***** DATA SECTION
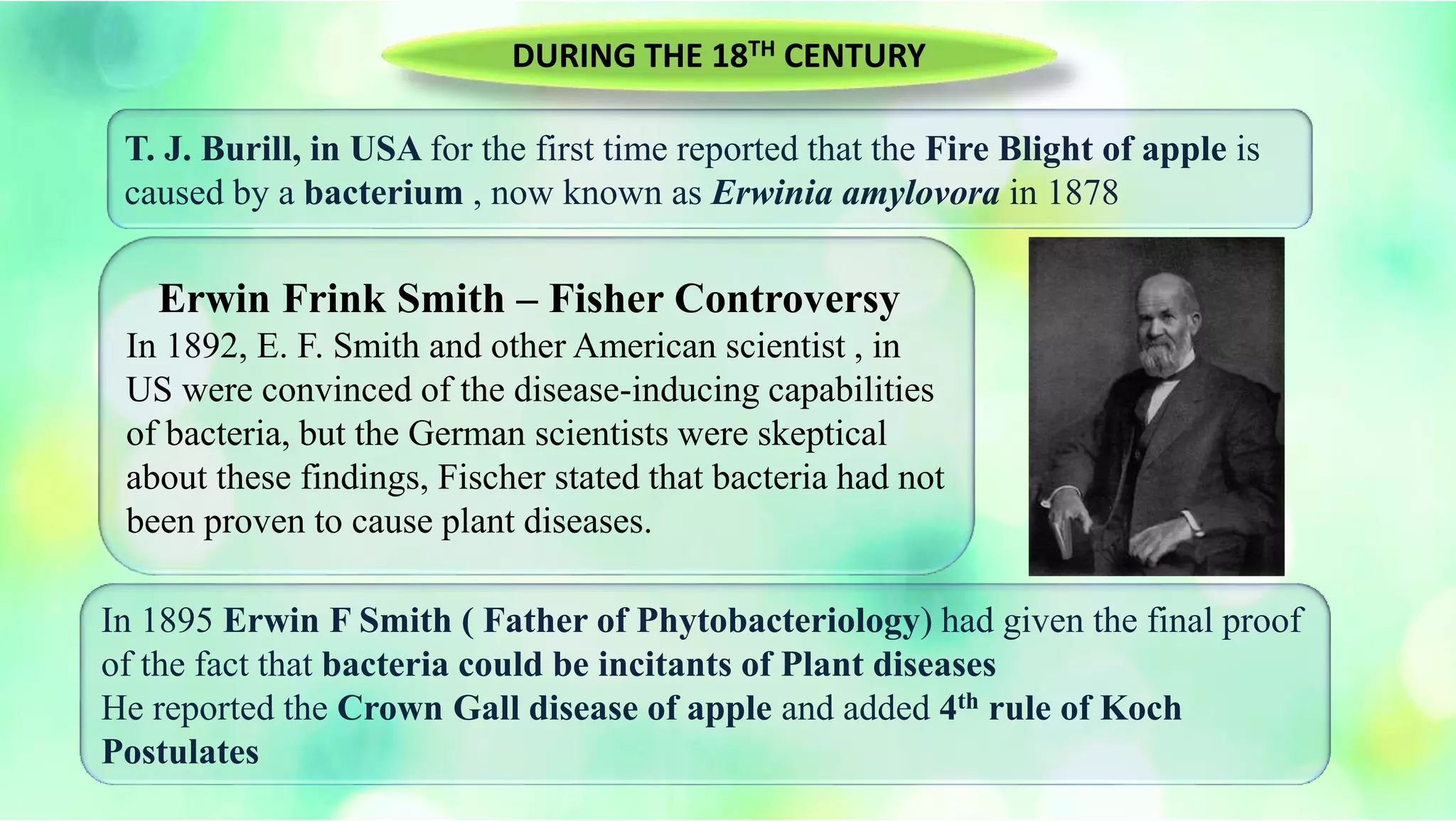 DURING THE 18$^{TH}$ CENTURY

T. J. Burill, in USA for the first time reported that the Fire Blight of apple is caused by a bacterium , now known as Erwinia amylovora in 1878

Erwin Frink Smith – Fisher Controversy

In 1892, E. F. Smith and other American scientist , in US were convinced of the disease-inducing capabilities of bacteria, but the German scientists were skeptical about these findings, Fischer stated that bacteria had not been proven to cause plant diseases.

In 1895 Erwin F Smith ( Father of Phytobacteriology) had given the final proof of the fact that bacteria could be incitants of Plant diseases
He reported the Crown Gall disease of apple and added 4$^{th}$ rule of Koch Postulates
**********
◆ TASK ITEM
Going through the entries, return every line holding the word "apple".

◆ YOUR RESPONSE
T. J. Burill, in USA for the first time reported that the Fire Blight of apple is caused by a bacterium , now known as Erwinia amylovora in 1878
He reported the Crown Gall disease of apple and added 4$^{th}$ rule of Koch Postulates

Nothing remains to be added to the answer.